------ RAW DATA

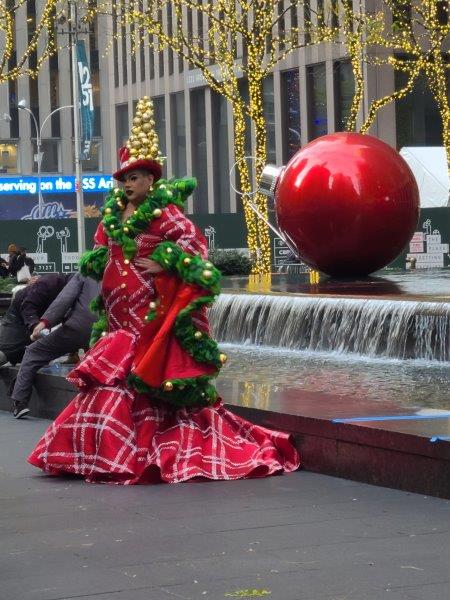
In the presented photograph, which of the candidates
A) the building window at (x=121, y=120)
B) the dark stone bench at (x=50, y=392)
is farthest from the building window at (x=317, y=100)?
the dark stone bench at (x=50, y=392)

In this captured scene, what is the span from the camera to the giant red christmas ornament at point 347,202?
17.2m

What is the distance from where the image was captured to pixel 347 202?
17.1m

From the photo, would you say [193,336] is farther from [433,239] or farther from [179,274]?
[433,239]

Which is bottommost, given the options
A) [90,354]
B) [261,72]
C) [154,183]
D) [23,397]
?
[23,397]

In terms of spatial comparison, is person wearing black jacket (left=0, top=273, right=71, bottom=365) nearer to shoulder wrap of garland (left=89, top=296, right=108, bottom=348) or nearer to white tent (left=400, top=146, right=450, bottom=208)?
shoulder wrap of garland (left=89, top=296, right=108, bottom=348)

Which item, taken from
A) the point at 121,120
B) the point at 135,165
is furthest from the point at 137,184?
the point at 121,120

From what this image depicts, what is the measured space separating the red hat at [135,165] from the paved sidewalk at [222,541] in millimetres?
1812

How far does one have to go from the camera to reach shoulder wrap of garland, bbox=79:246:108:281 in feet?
28.8

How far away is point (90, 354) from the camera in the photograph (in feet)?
28.1

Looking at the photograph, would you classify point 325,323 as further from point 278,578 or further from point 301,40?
point 301,40

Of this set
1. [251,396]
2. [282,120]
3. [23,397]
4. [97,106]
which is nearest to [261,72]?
[23,397]

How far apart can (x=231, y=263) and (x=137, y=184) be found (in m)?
20.3

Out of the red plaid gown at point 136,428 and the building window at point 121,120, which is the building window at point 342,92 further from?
the red plaid gown at point 136,428

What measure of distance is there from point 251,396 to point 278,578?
3.92 metres
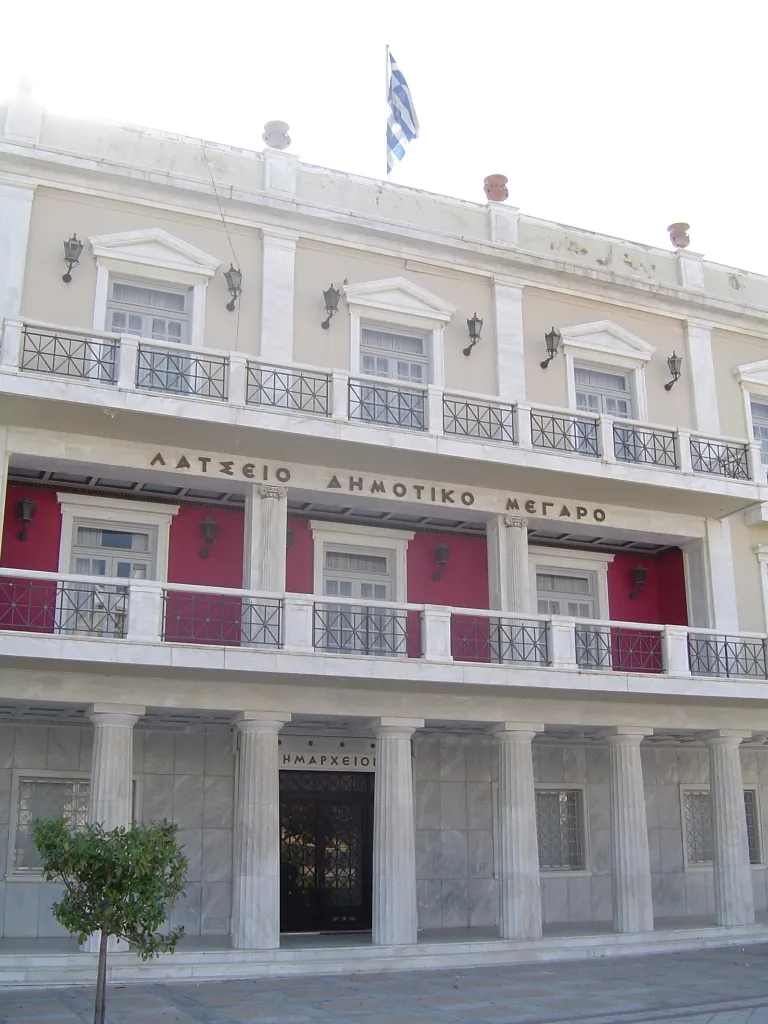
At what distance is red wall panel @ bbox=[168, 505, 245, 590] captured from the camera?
60.2ft

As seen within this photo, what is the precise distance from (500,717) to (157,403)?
279 inches

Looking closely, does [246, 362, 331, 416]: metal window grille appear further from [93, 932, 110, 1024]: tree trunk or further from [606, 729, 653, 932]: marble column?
[93, 932, 110, 1024]: tree trunk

------------

GIVEN PROBLEM:
Edit all of the records above by replacing each "building window" with "shop window", leaving everything else unchanged. Leave the pictures out of your answer.

THE COMPLETED TASK:
In the presented photograph, which of the candidates
A) the shop window at (x=121, y=120)
B) the dark stone bench at (x=50, y=392)
is farthest from the shop window at (x=317, y=100)?
the dark stone bench at (x=50, y=392)

In this captured scene, what is the span from the camera to the giant red christmas ornament at point 347,202?
17.2m

What is the distance from where the image was captured to pixel 347 202?
17.1m

From the photo, would you say [193,336] is farther from [433,239] or farther from [179,274]?
[433,239]

Which is bottommost, given the options
A) [90,354]
B) [261,72]
C) [154,183]
D) [23,397]
?
[23,397]

In terms of spatial comparison, is person wearing black jacket (left=0, top=273, right=71, bottom=365) nearer to shoulder wrap of garland (left=89, top=296, right=108, bottom=348) or nearer to white tent (left=400, top=146, right=450, bottom=208)?
shoulder wrap of garland (left=89, top=296, right=108, bottom=348)

Which item, taken from
A) the point at 121,120
B) the point at 135,165
is furthest from the point at 137,184?
the point at 121,120

From what this image depicts, what is the measured space separating the red hat at [135,165] from the paved sidewalk at [222,541] in millimetres?
1812

How far does one have to go from the camera to reach shoulder wrap of garland, bbox=79:246:108:281 in feet?
28.8

How far away is point (90, 354) from the camera in the photograph (in feet)?
28.1

Looking at the photograph, would you classify point 325,323 as further from point 278,578 or further from point 301,40?
point 301,40

Of this set
1. [251,396]
2. [282,120]
3. [23,397]
4. [97,106]
which is nearest to [261,72]?
[23,397]

How far apart can (x=231, y=263) and (x=137, y=184) be found (in m)?
20.3

Out of the red plaid gown at point 136,428 and the shop window at point 121,120, which is the shop window at point 342,92 further from?
the red plaid gown at point 136,428

What measure of distance is there from point 251,396 to point 278,578?
3.92 metres
At what distance is red wall panel @ bbox=[168, 505, 245, 590] captured from the camera?
60.2ft

As seen within this photo, what is the precise distance from (500,717) to (157,403)?
279 inches

Looking closely, does [246, 362, 331, 416]: metal window grille appear further from [93, 932, 110, 1024]: tree trunk or further from [606, 729, 653, 932]: marble column?
[93, 932, 110, 1024]: tree trunk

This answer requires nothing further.